Merve İşeri’nin alt metni
LIFESTYLE

Merve İşeri’nin alt metni

Atölyesine konuk olduğumuz genç sanatçı Merve İşeri’nin sembolizm içerikli çalışmalarını çözümledik.

GÜNCELLEME TARİHİ: 2 Ağustos 2018

Güneş Uysalefe
Fotoğraflar Selin Saral

Bir metropolde yaşarken felsefi konulara kafa yormak ya da metafiziksel sorulara cevap aramak daha da zor olsa gerek; böylesine çok dünyevi uyarıcı karşısında insanın ivedi istekleri nasıl ağır basmaz? Hele de 'yaşamak' için oraya göç etmişsen... Dış dünyadan mahrum kalmadan içsel doygunluğa ulaşmak, bu çerçevede farklı bir başarı. Ama Merve İşeri'ye göre soru zaten yaşamaktan ne anladığımızla ilgili; onun için yaşamak demek, insanların hayatlarına dokunmak, paylaşmak ve değişimi teşvik etmek demek ve Londra bunun için en ideal yer. İstanbul doğumlu olan 26 yaşındaki İşeri, Milano'da aldığı grafik tasarımı eğitiminin ardından şimdilerde sanat üretimine devam ettiği bu çok kültürlü ve hareketli şehirde yaşıyor, kafa yorduğu varoluşsal fenomenleri bazen tuvale, bazen kumaşa, bazen de eski bir deftere döküyor. Kendisini temsil eden Ballon Rouge'un geçtiğimiz yıl İstanbul'da ilk solo sergisini düzenlediği sanatçının yağlıboya ağırlıklı bu işlerinde, gerçeküstü ile soyut arasında bir yerde provokatif bir tavır sezinleniyor. İşeri resim yüksek lisans eğitimlerine başvurduğu bazı okullardan burs haberi beklerken; İstanbul ziyaretinde, Balat'ta kısa bir süreliğine tuttuğu atölyesinde işlerinin oluşumlarına şahit olduk.

Görev
Yukarıdaki Merve İşeri yazısını, son cümlesinin ardından devam ettirebilir misiniz?

Veri Kümesinden Alıntı
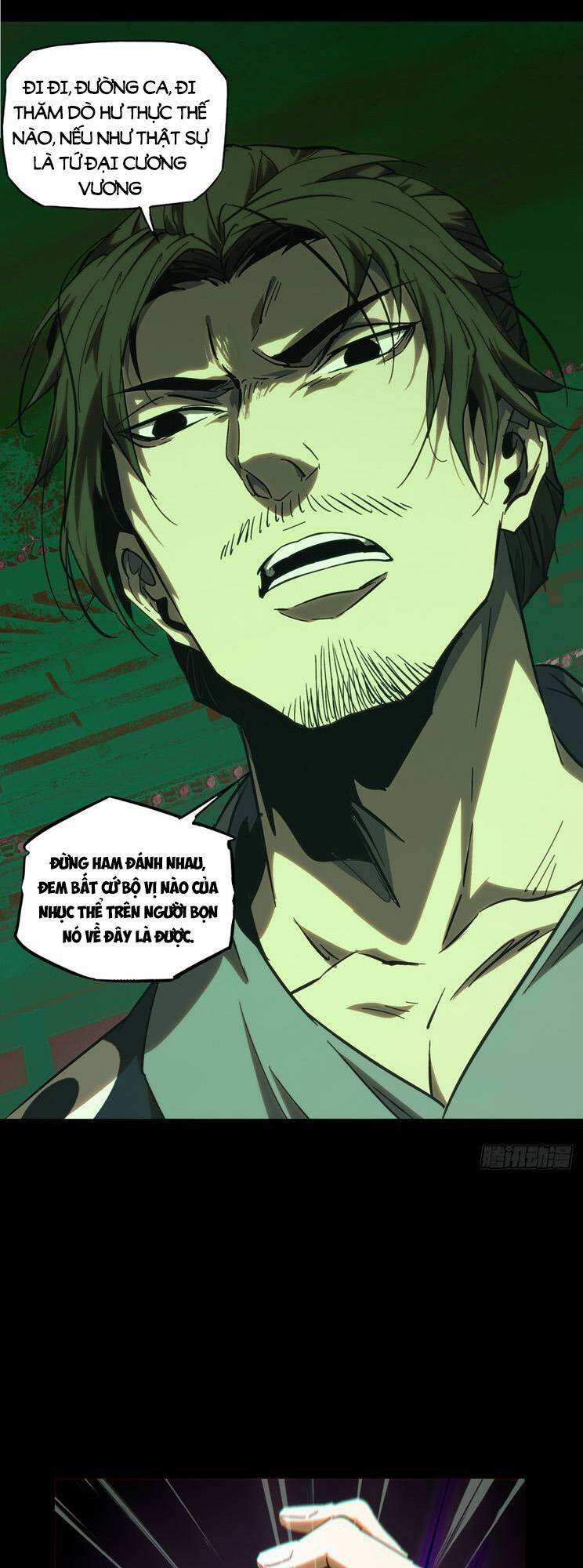 Đại Tượng Vô Hình - Chapter 377 - Page 9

Alıştırma Çıktısı
İngiltere'de genç sanatçı olmak nasıl bir deneyim?
Londra zor ama güzel. Çok canlı bir yer, hep bir etkinlik var, çeşitli yaratıcı insanlar her yerdeler; müzisyenler, ressamlar... Büyük bir okul gibi benim için, çok şey öğreniyorum. Bir komüne bağlı hissediyorum kendimi. Hayalim master yapmak çünkü sanat okuluna gitmedim, grafik tasarımı okudum. Oraya gidip oyun oynamak istiyorum açıkçası. Farklı perspektifler tanımak, görmek istiyorum. Resim konusunda hep arkadaşlarımla temas halindeyim, bir de böyle bir yaratıcı alanın içine gireyim, orada paylaşayım istiyorum.

Arkadaşlarla paylaşmaktan bahsettin ama şu an Balat'taki bu geçici stüdyoda çok izolesin. Üretirken etkileşimden hoşlanır mısın, yoksa kendi başına kalmayı mı tercih edersin?
Son iki aydır Londra'da yeni bir stüdyo arayışındayım. Evde büyük tablo ve yağlıboya yapacak bir alanım yok, bu yüzden benim gibi sanatçı olan arkadaşlarımla ortaklaşa bir stüdyo tutmak istiyoruz. Birbirimizi besleyeceğimizi, işlerimizi harmanlayacağımızı umuyorum. Benim için önemli olan, beraberlikten doğan güçlü bir iş yapabilmek, karşımdakilere dokunabilmek, dalgalanma ile güzel bir şeyler yaratmak. Gerekiyorsa da değişimi tetiklemek ve değişmek. Beraberliğin bir şeyleri değiştirebileceğini düşünüyorum.

Grafik tasarımdan saf sanata geçişi nasıl yaşadın?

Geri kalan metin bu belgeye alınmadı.